Réponse: Les promesses n'engagent que ceux qui les croient. Actuellement le fuseau MDS (Métropoles du Sud ) a été choisi, les études techniques sont en cours, de nombreux sondages de sols seront effectués et la déclaration d’utilité publique n’aura lieu que vers 2014, elle comprendra alors un fuseau étroit de 500 m. D'ici là, Stop TGV Coudon, en contact permanent avec RFF (Réseau Ferré de France) communiquera sur ce site les information à sa connaissance.
A ce stade des études, personne ne connaît le tracé qui sera retenu en fonction d'impératifs techniques.
On peut juste faire des suppositions, à partir des études réalisées par l’ AUDAT (agence d’urbanisme de l’Aire Toulonnaise).

Le classement du COUDON du 9 décembre 2010 empêche le passage de la LGV. FAUX !

Réponse: Malheureusement non, le classement ne peut pas empêcher le passage de la ligne à grande vitesse.
La LGV est dite d’utilité publique aussi elle peut passer sur des sites protégés, classés, comme le Coudon ou les Maures.
Partout en France RFF a construit des ouvrages qui empiètent sur des zones classées.
Il a par contre plus de contraintes à respecter et donc un coût supplémentaire à construire dans ces zones.
C’est pourquoi STOPTGVCOUDON était très favorable au classement du Coudon et est intervenu auprès du commissaire enquêteur pour l'appuyer..
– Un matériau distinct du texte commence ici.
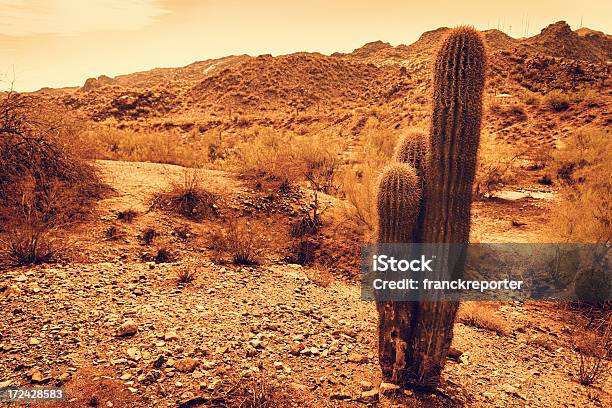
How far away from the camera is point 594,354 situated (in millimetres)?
4715

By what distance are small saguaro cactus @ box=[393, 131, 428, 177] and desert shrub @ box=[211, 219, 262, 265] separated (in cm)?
290

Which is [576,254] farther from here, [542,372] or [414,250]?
[414,250]

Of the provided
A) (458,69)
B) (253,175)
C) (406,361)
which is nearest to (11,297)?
(406,361)

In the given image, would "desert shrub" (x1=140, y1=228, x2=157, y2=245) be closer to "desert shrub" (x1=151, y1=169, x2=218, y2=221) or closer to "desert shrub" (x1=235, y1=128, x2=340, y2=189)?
"desert shrub" (x1=151, y1=169, x2=218, y2=221)

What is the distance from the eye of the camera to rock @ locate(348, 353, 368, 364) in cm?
415

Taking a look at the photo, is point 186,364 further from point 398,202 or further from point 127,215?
point 127,215

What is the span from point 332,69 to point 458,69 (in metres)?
38.8

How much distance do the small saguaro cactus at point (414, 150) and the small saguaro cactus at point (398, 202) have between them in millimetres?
239

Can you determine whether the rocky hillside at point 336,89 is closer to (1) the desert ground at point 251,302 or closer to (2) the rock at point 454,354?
(1) the desert ground at point 251,302

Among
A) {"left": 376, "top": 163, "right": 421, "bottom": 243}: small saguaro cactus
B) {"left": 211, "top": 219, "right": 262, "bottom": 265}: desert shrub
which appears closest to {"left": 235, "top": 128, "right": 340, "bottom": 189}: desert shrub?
{"left": 211, "top": 219, "right": 262, "bottom": 265}: desert shrub

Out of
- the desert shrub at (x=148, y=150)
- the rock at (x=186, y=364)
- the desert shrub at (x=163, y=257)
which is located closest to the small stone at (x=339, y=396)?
the rock at (x=186, y=364)

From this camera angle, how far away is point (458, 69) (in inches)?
153

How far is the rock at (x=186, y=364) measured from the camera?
3.56 m

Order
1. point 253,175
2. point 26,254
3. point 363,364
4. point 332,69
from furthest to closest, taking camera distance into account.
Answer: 1. point 332,69
2. point 253,175
3. point 26,254
4. point 363,364
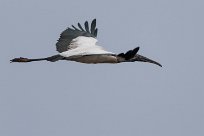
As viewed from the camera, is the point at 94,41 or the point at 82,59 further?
the point at 94,41

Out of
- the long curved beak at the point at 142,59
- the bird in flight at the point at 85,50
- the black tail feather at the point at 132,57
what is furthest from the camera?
the long curved beak at the point at 142,59

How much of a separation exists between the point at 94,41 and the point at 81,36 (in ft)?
3.92

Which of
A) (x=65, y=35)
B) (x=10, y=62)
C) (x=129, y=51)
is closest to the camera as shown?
(x=129, y=51)

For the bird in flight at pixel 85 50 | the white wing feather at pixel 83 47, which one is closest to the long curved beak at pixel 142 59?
the bird in flight at pixel 85 50

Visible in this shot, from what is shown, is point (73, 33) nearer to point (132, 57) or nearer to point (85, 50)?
A: point (85, 50)

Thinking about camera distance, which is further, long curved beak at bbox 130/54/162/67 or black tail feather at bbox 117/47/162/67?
long curved beak at bbox 130/54/162/67

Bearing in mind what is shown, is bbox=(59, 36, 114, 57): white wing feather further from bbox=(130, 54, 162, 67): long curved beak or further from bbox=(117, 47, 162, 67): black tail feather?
bbox=(130, 54, 162, 67): long curved beak

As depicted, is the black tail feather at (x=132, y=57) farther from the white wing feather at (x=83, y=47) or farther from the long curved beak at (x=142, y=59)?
the white wing feather at (x=83, y=47)

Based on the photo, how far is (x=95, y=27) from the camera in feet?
123

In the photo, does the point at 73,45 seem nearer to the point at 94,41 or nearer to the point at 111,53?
the point at 94,41

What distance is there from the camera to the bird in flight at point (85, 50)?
31.6m

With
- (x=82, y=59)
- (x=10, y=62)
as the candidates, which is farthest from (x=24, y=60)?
(x=82, y=59)

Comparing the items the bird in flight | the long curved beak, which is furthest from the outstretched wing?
the long curved beak

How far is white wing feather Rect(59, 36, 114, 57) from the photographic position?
32.1 metres
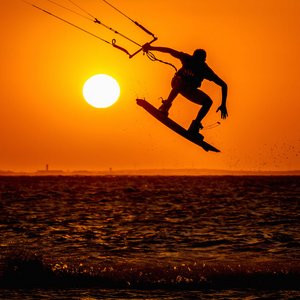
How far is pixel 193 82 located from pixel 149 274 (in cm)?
891

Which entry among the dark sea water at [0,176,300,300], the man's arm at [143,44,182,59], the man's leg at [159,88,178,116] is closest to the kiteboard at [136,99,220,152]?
the man's leg at [159,88,178,116]

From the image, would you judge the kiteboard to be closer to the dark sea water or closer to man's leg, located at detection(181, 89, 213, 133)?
A: man's leg, located at detection(181, 89, 213, 133)

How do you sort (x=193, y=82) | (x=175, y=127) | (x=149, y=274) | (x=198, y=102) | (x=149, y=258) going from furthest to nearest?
(x=149, y=258) → (x=149, y=274) → (x=175, y=127) → (x=198, y=102) → (x=193, y=82)

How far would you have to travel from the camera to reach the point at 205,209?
6788 centimetres

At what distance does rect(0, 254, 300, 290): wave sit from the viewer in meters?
28.5

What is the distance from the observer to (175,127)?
25328mm

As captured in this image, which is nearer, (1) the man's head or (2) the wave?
(1) the man's head

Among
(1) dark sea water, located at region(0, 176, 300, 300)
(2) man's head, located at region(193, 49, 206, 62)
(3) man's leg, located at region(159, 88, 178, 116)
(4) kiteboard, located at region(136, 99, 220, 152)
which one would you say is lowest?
(1) dark sea water, located at region(0, 176, 300, 300)

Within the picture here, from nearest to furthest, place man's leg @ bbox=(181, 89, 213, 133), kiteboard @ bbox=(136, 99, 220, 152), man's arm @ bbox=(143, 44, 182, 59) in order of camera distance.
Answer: man's arm @ bbox=(143, 44, 182, 59)
man's leg @ bbox=(181, 89, 213, 133)
kiteboard @ bbox=(136, 99, 220, 152)

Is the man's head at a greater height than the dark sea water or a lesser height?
greater

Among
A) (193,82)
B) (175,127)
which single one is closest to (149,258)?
(175,127)

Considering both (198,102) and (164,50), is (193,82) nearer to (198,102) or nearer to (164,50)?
(198,102)

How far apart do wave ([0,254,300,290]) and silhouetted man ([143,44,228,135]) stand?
635 centimetres

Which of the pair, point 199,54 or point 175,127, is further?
point 175,127
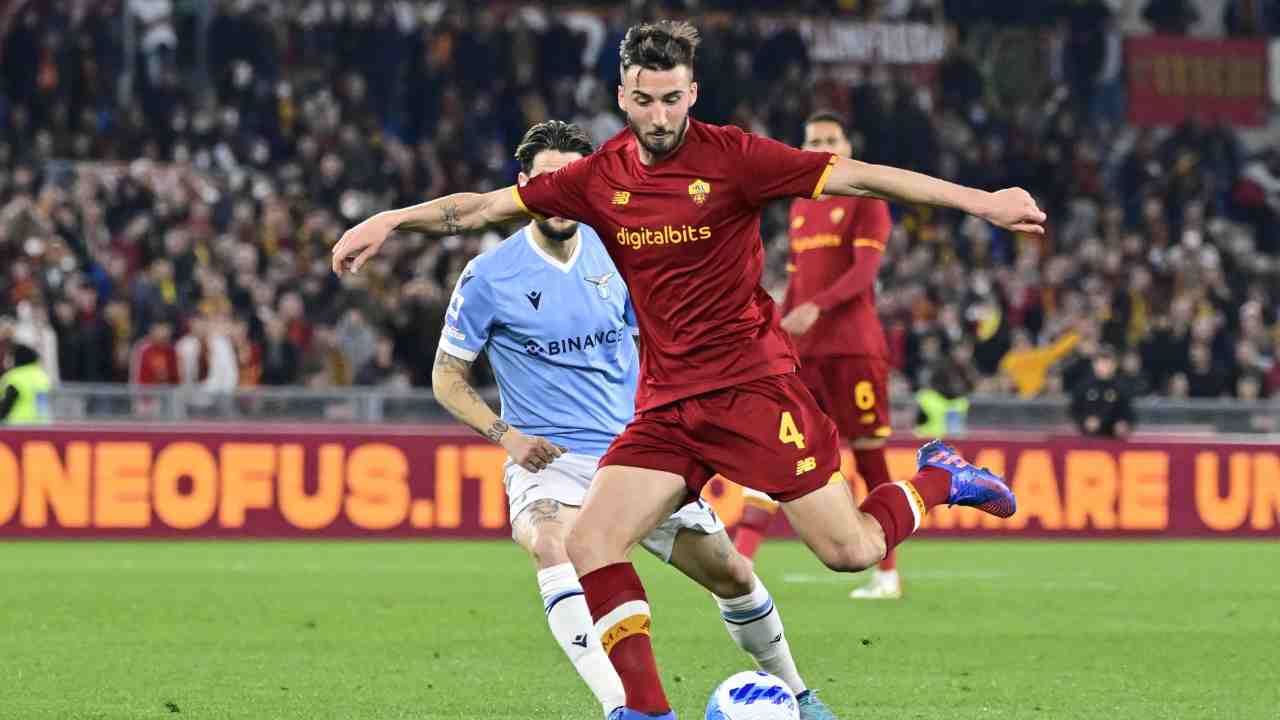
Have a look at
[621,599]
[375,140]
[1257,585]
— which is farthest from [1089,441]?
[621,599]

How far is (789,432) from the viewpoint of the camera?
648 cm

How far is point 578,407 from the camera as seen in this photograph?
24.9 ft

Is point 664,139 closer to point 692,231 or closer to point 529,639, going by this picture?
point 692,231

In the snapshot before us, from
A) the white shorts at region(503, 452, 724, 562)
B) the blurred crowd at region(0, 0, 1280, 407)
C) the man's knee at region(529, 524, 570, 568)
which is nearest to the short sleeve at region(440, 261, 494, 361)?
the white shorts at region(503, 452, 724, 562)

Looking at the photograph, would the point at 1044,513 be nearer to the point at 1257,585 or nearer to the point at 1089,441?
the point at 1089,441

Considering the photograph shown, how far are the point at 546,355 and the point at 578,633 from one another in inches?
44.8

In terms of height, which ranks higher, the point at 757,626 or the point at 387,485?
the point at 757,626

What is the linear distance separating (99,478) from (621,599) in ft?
38.5

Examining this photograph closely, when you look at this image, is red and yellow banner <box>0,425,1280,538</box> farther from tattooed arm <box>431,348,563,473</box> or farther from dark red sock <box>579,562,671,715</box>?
dark red sock <box>579,562,671,715</box>

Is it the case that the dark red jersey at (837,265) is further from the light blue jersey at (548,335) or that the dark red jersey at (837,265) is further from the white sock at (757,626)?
the white sock at (757,626)

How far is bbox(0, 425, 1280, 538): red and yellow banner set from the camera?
1709cm

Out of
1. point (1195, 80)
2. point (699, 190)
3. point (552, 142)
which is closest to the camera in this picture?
point (699, 190)

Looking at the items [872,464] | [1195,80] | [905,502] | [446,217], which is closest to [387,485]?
[872,464]

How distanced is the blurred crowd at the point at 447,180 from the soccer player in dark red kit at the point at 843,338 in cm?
771
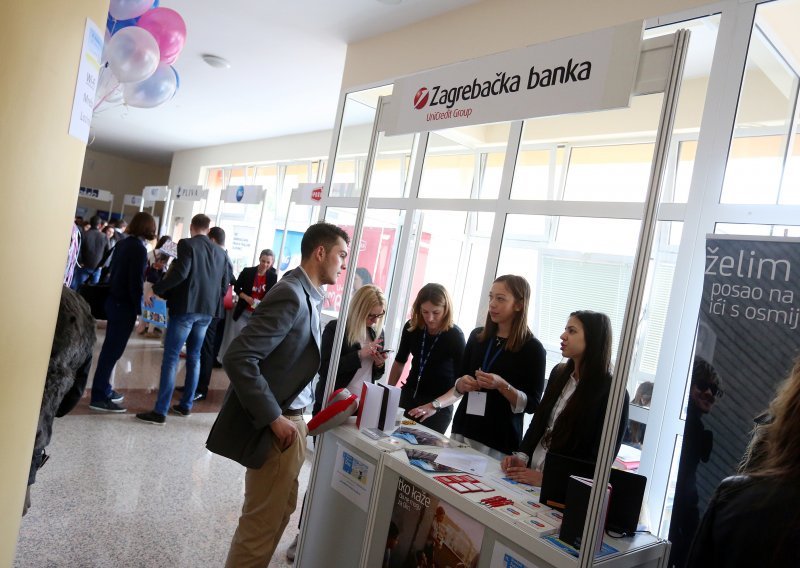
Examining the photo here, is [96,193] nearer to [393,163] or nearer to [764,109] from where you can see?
[393,163]

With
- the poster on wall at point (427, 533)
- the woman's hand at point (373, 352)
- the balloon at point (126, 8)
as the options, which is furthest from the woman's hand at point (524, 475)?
the balloon at point (126, 8)

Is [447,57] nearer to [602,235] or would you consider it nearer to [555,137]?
Result: [555,137]

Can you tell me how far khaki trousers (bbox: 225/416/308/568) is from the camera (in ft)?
6.60

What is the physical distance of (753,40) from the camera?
105 inches

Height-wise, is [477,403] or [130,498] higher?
[477,403]

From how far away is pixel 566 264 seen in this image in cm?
386

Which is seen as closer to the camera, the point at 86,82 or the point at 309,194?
the point at 86,82

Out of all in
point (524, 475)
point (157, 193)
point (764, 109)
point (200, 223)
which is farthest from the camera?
point (157, 193)

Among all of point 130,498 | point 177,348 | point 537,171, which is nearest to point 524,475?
point 130,498

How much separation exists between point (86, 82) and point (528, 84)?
127 cm

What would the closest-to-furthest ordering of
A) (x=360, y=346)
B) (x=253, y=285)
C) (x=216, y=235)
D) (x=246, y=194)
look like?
(x=360, y=346)
(x=216, y=235)
(x=253, y=285)
(x=246, y=194)

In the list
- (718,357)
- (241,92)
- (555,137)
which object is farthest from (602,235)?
(241,92)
Cette LGV PACA, c'est l'avenir. FAUX !

Réponse: Pour tout projet il convient de faire un bilan avantages inconvénients.
 La LGV PACA apporterait un gain de 8 minutes sur un trajet Paris Toulon mais une délocalisation probable de la gare vers la périphérie même si la situation actuelle d’une gare au centre ville est satisfaisante pour les voyageurs. Et bien d’autres nuisances graves sur notre environnement comme sur nos finances.
Ce n’est pas un projet d’avenir c’est une menace que tous refusent (cf les manifestations de tout le Haut Var, de la communauté d’Aix, communauté de communes d'Aubagne …)
Même pour la SNCF la LGV devient un gouffre qui ne cesse de plomber les comptes.

Nos amis Niçois ont besoin d'une meilleure desserte ferroviaire. VRAI MAIS...

Réponse: Vrai, mais l’objectif d’un bon temps de parcours pour desservir Nice et désengorger son aéroport n’est pas optimisé par le choix du tracé Métropoles du Sud. Le tracé Côte D’Azur (passage dans le moyen Var) était plus performant, moins cher et plus réaliste.